== Task statement ==
Copy the stretch of the post about XPath and non-breaking spaces from "I am trying to scrap" through "-- it worked.", swapping "sublime 3 editor" for "Notepad++ editor".

0

I am trying to scrap Wikipedia page with plain php and have been using xpath->query to search the dom. I am trying to select the node which has text Known for on this Wikipedia page https://en.wikipedia.org/wiki/Ajmal_Kasab The text is in the right hand side table before the text 2008 Mumbai attacks. I loaded the page with DOMDocument::loadHtml, and did the following:

var_dump( $value->saveHTML($xpath->query( "//table[@class[contains(.,'infobox')]]//tr[th='Known for']/th/text()" )[0])  ); 

I tried Known\x20for, Known&nbsp;for and Known&#160;for etc. But they didn't work. Fortunately I stumbled upon this Using XPATH to search text containing &nbsp; post and tried manually pressing Alt + 0160 on my windows 10 pc in sublime 3 editor. The expression looks like this Known<0xa0>for -- it worked.

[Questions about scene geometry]

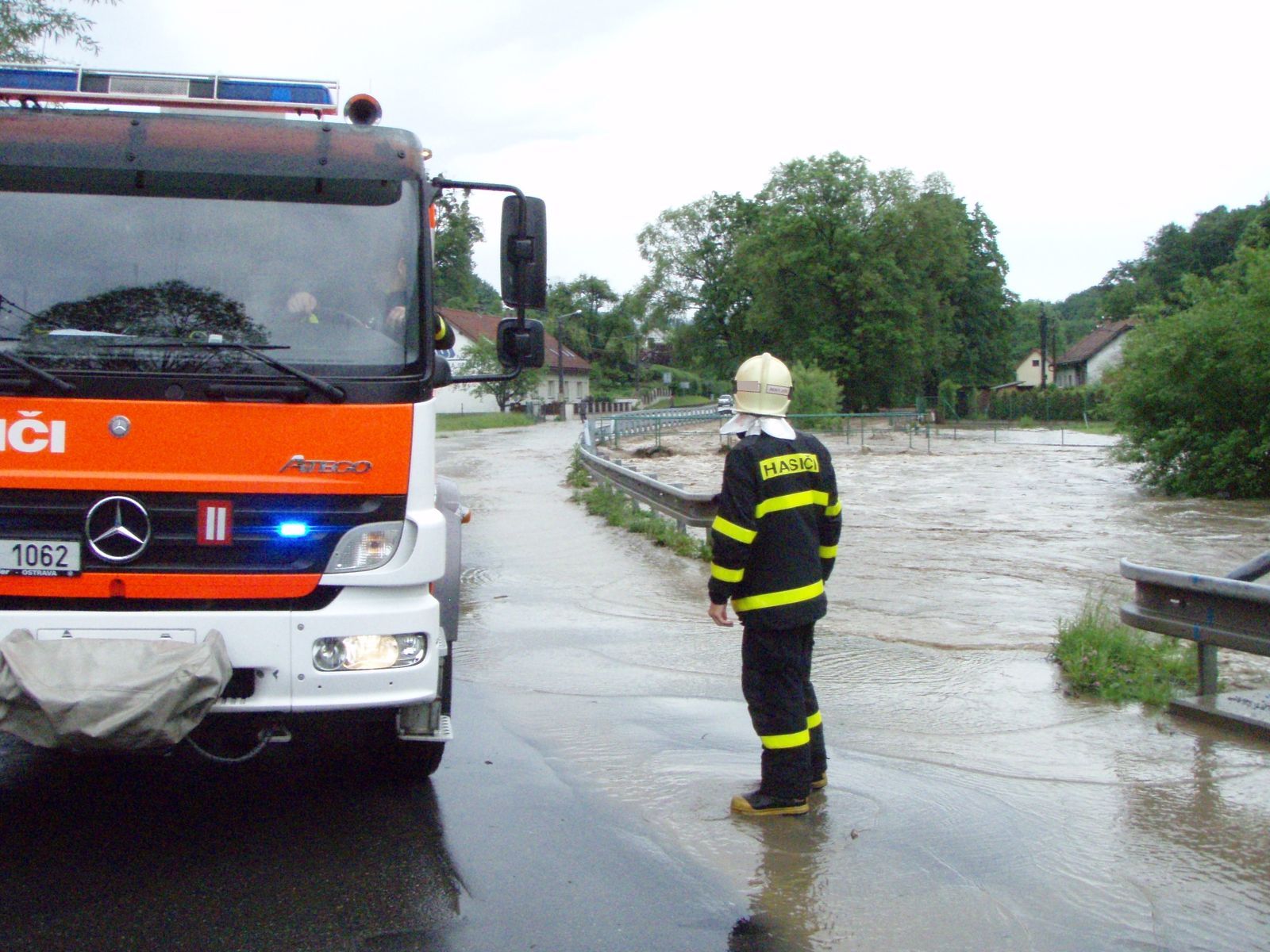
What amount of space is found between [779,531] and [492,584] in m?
6.85

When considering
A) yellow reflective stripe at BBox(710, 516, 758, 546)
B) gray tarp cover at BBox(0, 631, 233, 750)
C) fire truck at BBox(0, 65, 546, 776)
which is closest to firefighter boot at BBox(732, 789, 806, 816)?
yellow reflective stripe at BBox(710, 516, 758, 546)

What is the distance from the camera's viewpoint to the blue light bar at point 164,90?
5.11 metres

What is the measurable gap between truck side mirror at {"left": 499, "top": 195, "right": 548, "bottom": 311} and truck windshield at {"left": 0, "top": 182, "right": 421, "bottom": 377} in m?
0.54

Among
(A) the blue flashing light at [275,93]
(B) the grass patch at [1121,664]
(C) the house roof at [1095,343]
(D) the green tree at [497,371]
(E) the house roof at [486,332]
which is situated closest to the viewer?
(A) the blue flashing light at [275,93]

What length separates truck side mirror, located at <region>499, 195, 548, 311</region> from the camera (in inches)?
205

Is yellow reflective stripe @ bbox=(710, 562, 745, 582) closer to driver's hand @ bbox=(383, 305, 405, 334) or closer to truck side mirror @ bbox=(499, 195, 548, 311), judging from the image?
truck side mirror @ bbox=(499, 195, 548, 311)

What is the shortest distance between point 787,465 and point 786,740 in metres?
1.11

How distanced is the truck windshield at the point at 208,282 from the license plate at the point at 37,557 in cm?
64

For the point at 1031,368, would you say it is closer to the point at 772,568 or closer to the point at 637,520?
the point at 637,520

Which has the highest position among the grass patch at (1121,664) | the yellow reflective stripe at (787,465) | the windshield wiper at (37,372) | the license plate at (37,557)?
the windshield wiper at (37,372)

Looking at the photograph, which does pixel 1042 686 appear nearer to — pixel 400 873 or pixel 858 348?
pixel 400 873

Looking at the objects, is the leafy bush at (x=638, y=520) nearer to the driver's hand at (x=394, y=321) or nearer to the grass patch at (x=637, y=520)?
the grass patch at (x=637, y=520)

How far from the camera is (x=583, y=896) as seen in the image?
13.5 ft

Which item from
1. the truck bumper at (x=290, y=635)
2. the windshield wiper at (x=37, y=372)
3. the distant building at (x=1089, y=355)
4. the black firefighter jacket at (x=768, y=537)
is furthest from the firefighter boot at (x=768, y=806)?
the distant building at (x=1089, y=355)
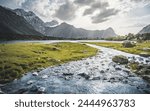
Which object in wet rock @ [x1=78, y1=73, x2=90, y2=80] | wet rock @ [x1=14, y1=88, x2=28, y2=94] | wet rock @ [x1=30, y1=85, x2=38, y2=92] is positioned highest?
wet rock @ [x1=78, y1=73, x2=90, y2=80]

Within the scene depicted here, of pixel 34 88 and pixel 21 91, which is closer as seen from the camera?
pixel 21 91

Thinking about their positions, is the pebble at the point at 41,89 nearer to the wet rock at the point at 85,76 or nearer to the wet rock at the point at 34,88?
the wet rock at the point at 34,88

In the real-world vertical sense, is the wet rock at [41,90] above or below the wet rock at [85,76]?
below

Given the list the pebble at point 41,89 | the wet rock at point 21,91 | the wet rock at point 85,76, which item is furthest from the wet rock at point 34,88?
the wet rock at point 85,76

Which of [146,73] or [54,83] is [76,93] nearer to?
[54,83]

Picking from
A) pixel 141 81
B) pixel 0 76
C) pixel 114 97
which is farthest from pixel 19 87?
pixel 141 81

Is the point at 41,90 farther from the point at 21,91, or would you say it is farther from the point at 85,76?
the point at 85,76

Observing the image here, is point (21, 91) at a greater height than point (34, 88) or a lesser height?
lesser

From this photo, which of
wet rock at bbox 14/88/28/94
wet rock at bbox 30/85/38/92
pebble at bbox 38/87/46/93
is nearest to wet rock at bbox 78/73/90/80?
pebble at bbox 38/87/46/93

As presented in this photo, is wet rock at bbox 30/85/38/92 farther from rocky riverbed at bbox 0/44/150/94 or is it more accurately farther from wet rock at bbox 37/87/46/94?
wet rock at bbox 37/87/46/94

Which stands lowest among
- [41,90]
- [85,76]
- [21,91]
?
[21,91]

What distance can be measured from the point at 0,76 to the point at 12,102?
6505 mm

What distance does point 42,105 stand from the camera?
15.5 m

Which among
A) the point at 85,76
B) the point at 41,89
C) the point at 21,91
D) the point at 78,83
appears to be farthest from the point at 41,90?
the point at 85,76
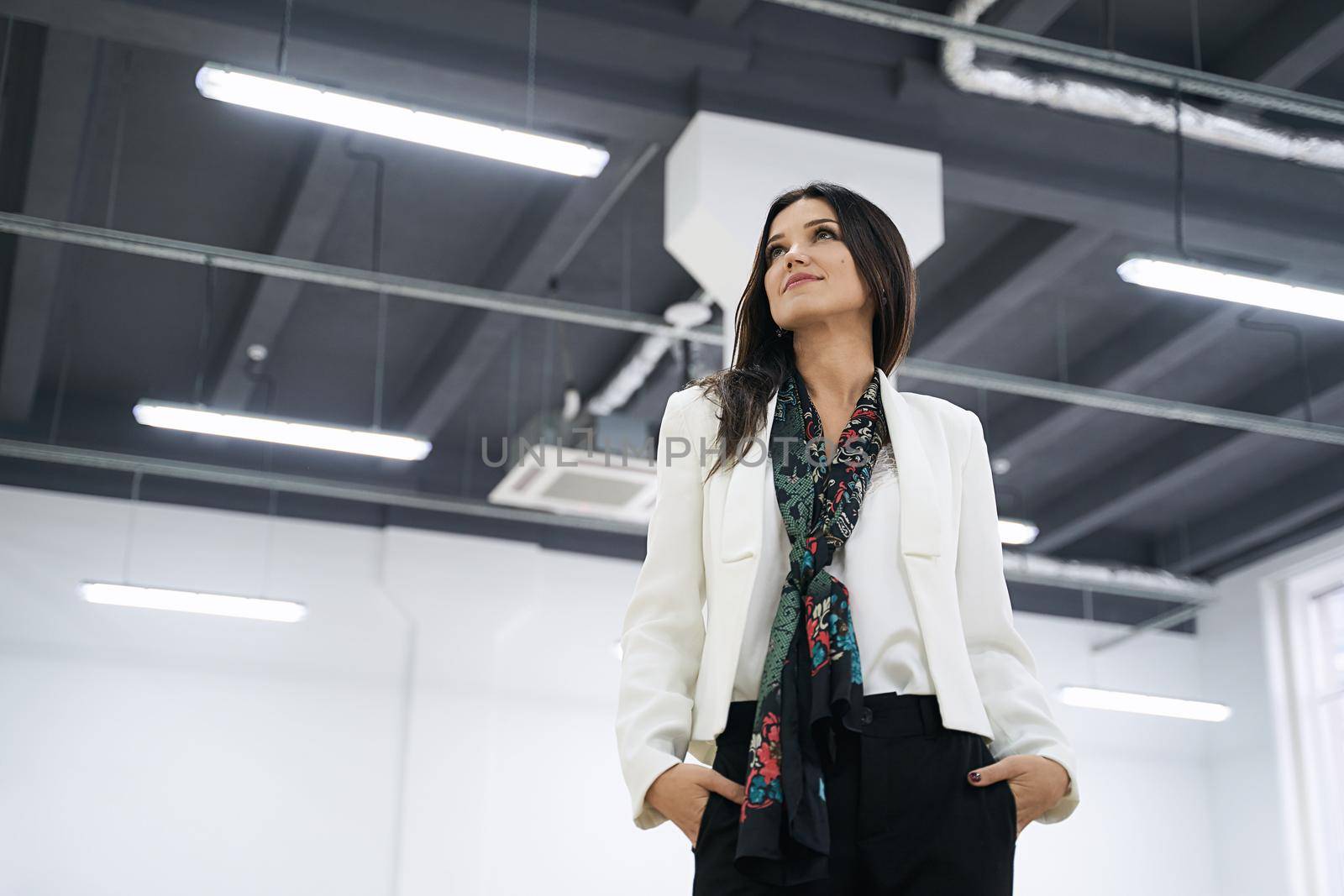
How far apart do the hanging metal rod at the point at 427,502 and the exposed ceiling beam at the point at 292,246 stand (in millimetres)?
A: 564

== Completed task ==
I am trying to scrap Wikipedia page with plain php and have been using xpath->query to search the dom. I am trying to select the node which has text Known for on this Wikipedia page https://en.wikipedia.org/wiki/Ajmal_Kasab The text is in the right hand side table before the text 2008 Mumbai attacks. I loaded the page with DOMDocument::loadHtml, and did the following:

var_dump( $value->saveHTML($xpath->query( "//table[@class[contains(.,'infobox')]]//tr[th='Known for']/th/text()" )[0])  ); 

I tried Known\x20for, Known&nbsp;for and Known&#160;for etc. But they didn't work. Fortunately I stumbled upon this Using XPATH to search text containing &nbsp; post and tried manually pressing Alt + 0160 on my windows 10 pc in Notepad++ editor. The expression looks like this Known<0xa0>for -- it worked.